Tinubu Overhauls NTA Leadership: Media Powerhouse Rotimi Pedro Takes Helm as DG

 

President Bola Ahmed Tinubu has announced a major shake-up at the Nigerian Television Authority (NTA), appointing renowned media executive Rotimi Richard Pedro as the new Director-General in a move widely seen as a bold step toward modernising the state broadcaster.

Pedro, a Lagos native, brings nearly 30 years of expertise in broadcasting, sports rights, and marketing communications across Africa, the UK, and the Middle East. A trained entertainment and intellectual property lawyer, he also holds an MSc in Investment Management and Finance from City University Business School, London.

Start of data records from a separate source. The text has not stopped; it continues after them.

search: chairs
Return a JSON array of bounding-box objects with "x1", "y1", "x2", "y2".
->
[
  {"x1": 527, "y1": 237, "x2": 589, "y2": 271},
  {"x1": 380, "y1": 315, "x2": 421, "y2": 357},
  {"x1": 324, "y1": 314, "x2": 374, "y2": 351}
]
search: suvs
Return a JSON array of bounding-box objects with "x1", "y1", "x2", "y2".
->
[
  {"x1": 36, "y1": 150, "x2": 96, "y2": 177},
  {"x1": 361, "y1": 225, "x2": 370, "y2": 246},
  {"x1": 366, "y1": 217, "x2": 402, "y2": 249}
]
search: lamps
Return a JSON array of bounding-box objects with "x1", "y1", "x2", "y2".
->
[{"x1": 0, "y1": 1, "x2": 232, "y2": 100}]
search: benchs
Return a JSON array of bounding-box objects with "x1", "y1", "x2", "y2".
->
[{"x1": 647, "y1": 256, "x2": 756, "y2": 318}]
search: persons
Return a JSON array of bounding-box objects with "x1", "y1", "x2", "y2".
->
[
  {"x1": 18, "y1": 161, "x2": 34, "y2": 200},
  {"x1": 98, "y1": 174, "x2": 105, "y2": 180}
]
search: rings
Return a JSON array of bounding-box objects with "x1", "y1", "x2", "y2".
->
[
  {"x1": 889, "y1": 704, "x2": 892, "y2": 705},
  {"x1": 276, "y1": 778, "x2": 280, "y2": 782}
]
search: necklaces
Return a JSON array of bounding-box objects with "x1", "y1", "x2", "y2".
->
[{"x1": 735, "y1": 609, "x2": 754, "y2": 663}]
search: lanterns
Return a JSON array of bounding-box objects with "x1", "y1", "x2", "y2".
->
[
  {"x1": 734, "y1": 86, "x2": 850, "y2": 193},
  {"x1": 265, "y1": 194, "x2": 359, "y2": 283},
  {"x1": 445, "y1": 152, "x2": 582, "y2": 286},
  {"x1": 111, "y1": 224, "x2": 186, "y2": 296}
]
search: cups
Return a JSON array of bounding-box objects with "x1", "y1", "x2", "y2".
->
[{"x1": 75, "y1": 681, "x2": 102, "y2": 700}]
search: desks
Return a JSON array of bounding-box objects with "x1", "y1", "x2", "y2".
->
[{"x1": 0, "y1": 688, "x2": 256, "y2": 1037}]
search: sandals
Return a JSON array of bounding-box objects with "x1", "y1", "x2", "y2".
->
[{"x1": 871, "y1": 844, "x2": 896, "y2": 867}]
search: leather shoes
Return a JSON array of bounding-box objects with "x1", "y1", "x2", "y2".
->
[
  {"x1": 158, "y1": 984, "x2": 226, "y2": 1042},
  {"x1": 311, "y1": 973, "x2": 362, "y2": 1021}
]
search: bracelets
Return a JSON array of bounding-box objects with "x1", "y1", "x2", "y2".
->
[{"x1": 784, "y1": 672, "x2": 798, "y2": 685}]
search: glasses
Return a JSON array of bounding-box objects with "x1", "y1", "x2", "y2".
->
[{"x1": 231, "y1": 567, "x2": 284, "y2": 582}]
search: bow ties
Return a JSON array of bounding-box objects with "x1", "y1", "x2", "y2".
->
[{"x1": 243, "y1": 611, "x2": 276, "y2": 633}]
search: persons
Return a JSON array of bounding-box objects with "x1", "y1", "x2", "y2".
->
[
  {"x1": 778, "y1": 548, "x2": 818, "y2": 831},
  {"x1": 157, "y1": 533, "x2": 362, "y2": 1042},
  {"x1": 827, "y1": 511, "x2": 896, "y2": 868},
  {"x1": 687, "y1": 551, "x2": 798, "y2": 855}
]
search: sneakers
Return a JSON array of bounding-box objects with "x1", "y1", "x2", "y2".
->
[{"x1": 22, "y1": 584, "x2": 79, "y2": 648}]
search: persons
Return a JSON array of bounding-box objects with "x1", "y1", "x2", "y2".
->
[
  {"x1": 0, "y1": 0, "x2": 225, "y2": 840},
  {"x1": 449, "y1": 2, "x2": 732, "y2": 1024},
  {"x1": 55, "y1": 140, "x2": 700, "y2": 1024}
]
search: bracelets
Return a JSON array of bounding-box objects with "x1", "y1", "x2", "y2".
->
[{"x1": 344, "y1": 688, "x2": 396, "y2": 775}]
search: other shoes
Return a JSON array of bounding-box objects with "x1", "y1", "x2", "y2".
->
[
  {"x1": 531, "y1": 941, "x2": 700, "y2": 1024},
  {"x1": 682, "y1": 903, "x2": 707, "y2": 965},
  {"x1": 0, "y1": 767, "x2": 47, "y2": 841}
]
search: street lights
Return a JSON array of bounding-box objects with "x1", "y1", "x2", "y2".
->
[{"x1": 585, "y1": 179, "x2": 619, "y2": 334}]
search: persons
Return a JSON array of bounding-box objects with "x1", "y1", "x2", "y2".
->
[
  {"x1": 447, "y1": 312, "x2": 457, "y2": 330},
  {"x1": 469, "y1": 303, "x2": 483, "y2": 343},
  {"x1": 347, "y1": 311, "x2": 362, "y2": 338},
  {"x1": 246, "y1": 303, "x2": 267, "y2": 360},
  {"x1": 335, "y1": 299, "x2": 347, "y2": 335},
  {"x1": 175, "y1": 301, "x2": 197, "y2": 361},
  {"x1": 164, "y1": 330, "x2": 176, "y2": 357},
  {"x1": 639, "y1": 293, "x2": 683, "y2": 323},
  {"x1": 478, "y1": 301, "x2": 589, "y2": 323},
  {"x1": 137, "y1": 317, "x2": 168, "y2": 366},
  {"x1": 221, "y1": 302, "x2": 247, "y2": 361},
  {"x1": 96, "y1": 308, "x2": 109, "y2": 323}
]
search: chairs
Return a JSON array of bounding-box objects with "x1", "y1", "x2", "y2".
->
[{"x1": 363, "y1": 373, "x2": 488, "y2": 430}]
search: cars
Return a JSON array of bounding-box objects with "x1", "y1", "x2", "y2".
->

In 1995, Pedro founded Optima Sports Management International (OSMI), which rose to become one of Africa’s leading sports content providers—distributing premium events such as the English Premier League, UEFA Champions League, FIFA World Cup, and CAF competitions to audiences in over 40 countries.

His career highlights include top roles at Bloomberg Television Africa and Rapid Blue Format, as well as advisory work for FIFA, UEFA, Fremantle Media, and the African Union of Broadcasters (AUB). At the AUB, he was instrumental in securing exclusive pan-African free-to-air media rights for all CAF competitions.

Alongside Pedro’s appointment, Tinubu named Karimah Bello from Katsina State as Executive Director of Marketing, Stella Din from Plateau State as Executive Director of News, and Sophia Issa Mohammed from Adamawa State as Managing Director of NTA Enterprises Limited.

Industry insiders credit Pedro with building commercially viable broadcast platforms, driving sponsorship growth, and delivering world-class content to African audiences. His appointment marks one of the most significant leadership changes at NTA in years—signalling the government’s intent to strengthen the broadcaster’s competitiveness in a fast-evolving media landscape.